Task details » Exact copies of the lines below, from the one with "[cat, newspaper] My newspaper cat" up to and including the one with "Autumn Walk in the Chilterns", are what this calls for; leave out pictures.

Records provided: Begin

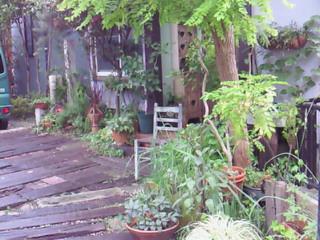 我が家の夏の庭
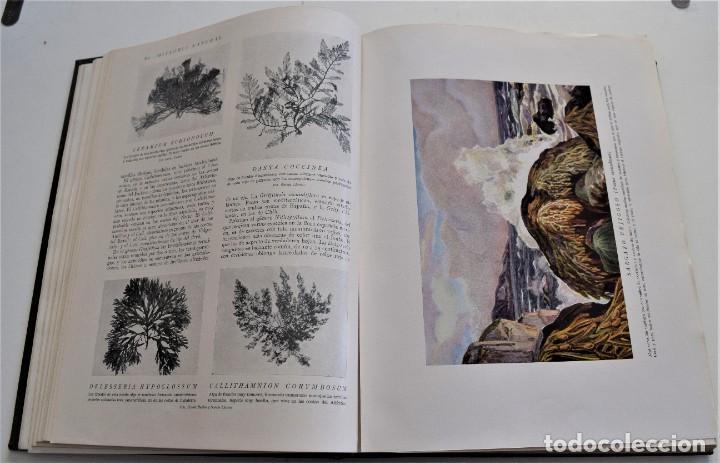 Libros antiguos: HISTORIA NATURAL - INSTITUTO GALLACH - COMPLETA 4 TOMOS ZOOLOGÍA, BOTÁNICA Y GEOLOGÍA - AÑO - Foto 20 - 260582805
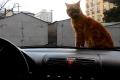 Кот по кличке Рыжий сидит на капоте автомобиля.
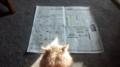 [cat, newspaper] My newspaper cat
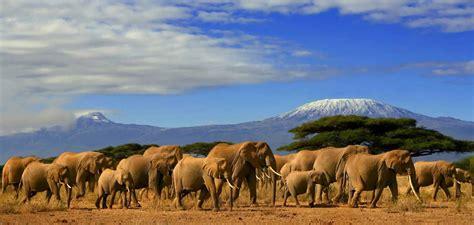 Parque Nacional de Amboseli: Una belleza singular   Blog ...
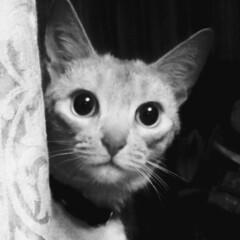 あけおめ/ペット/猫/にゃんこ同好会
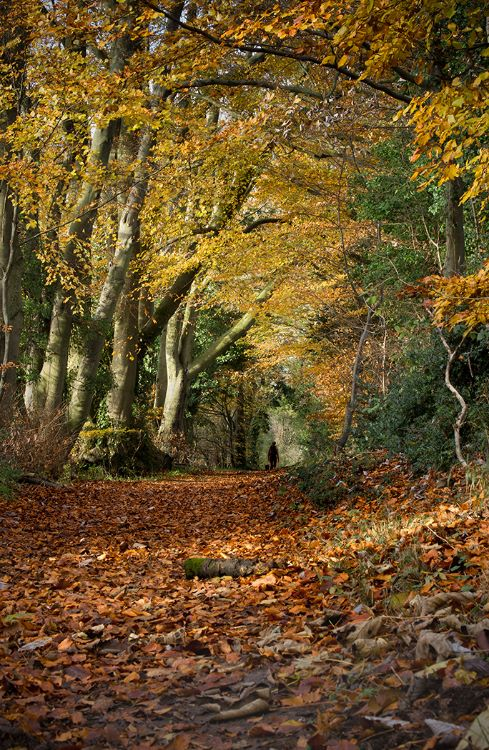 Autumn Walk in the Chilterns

Records provided: End
Records provided: Begin

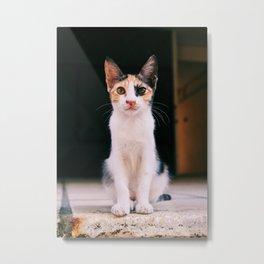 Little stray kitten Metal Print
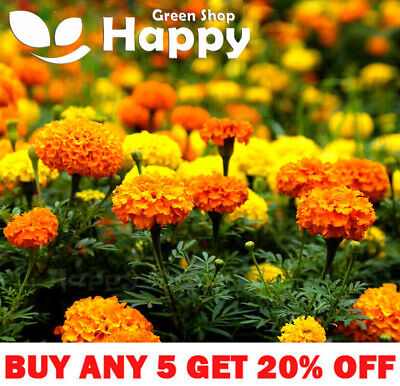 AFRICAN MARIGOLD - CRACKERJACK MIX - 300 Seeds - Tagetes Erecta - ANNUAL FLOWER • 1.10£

Records provided: End

Answer below »
 [cat, newspaper] My newspaper cat
 Parque Nacional de Amboseli: Una belleza singular   Blog ...
 あけおめ/ペット/猫/にゃんこ同好会
 Autumn Walk in the Chilterns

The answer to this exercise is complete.